### WRITTEN EXERCISE 1
Can you return everything from "The most basic" down to "have been devised." in the garbage collection passage below, copied verbatim?

### PASSAGE PROVIDED
▽

Table Of Contents
What is Garbage Collection
Garbage collection in Java is the processes of freeing the dynamic memory used by objects that are no longer being used by an application. In languages such as or C or C++, the developer is often responsible for managing dynamic memory (using malloc and free or new and delete). However, in Java, this task is left up to something known as the garbage collector. A garbage collector automatically frees unused memory, freeing the developer from much of this thankless memory juggling.
The most basic garbage collection algorithm works by starting at the root objects (ie objects on the thread stack, static objects, etc) that are live (live meaning currently in use) – and then iterating down over every reachable object. Any object that cannot be reached in this manner is garbage and can be collected. The application is paused while this process goes on. This is referred to as mark and sweep – first you mark the objects that are live, then you sweep those that are not. The time needed to do this is obviously proportional to the number of live objects (which can be quite a large number in modern Java applications), and so more efficient collection schemes have been devised.

△

### TASK INPUTS
▽

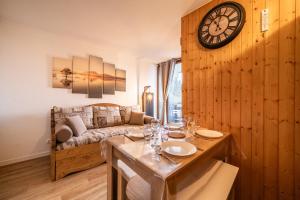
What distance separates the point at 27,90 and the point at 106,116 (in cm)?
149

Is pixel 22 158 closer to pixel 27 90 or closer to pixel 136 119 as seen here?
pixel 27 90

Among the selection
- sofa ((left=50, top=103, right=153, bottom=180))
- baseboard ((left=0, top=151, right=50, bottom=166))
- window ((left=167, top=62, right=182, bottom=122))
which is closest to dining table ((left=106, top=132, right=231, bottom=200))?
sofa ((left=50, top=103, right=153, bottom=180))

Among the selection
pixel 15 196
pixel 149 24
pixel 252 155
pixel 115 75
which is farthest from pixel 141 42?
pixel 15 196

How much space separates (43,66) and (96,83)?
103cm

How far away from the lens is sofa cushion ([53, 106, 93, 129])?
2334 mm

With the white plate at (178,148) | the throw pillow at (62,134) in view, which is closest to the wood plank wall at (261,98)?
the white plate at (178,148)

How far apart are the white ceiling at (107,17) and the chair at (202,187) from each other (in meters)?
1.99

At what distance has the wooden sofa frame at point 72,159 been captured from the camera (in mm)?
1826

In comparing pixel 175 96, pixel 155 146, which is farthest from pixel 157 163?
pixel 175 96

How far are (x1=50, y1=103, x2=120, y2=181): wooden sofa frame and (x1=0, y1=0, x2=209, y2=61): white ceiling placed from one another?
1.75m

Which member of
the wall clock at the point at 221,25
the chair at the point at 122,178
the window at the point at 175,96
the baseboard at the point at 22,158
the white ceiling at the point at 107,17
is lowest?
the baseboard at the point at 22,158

△
▽

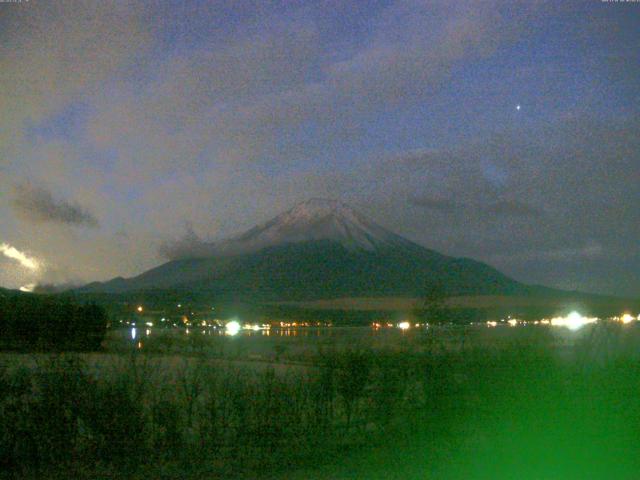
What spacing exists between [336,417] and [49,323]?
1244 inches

△

### WRITTEN EXERCISE 2
Which lines in the entries above contain the word "farthest"? List each of those lines in full.

### TASK ANSWER 1
The most basic garbage collection algorithm works by starting at the root objects (ie objects on the thread stack, static objects, etc) that are live (live meaning currently in use) – and then iterating down over every reachable object. Any object that cannot be reached in this manner is garbage and can be collected. The application is paused while this process goes on. This is referred to as mark and sweep – first you mark the objects that are live, then you sweep those that are not. The time needed to do this is obviously proportional to the number of live objects (which can be quite a large number in modern Java applications), and so more efficient collection schemes have been devised.

### TASK ANSWER 2
which is farthest from pixel 141 42?
In comparing pixel 175 96, pixel 155 146, which is farthest from pixel 157 163?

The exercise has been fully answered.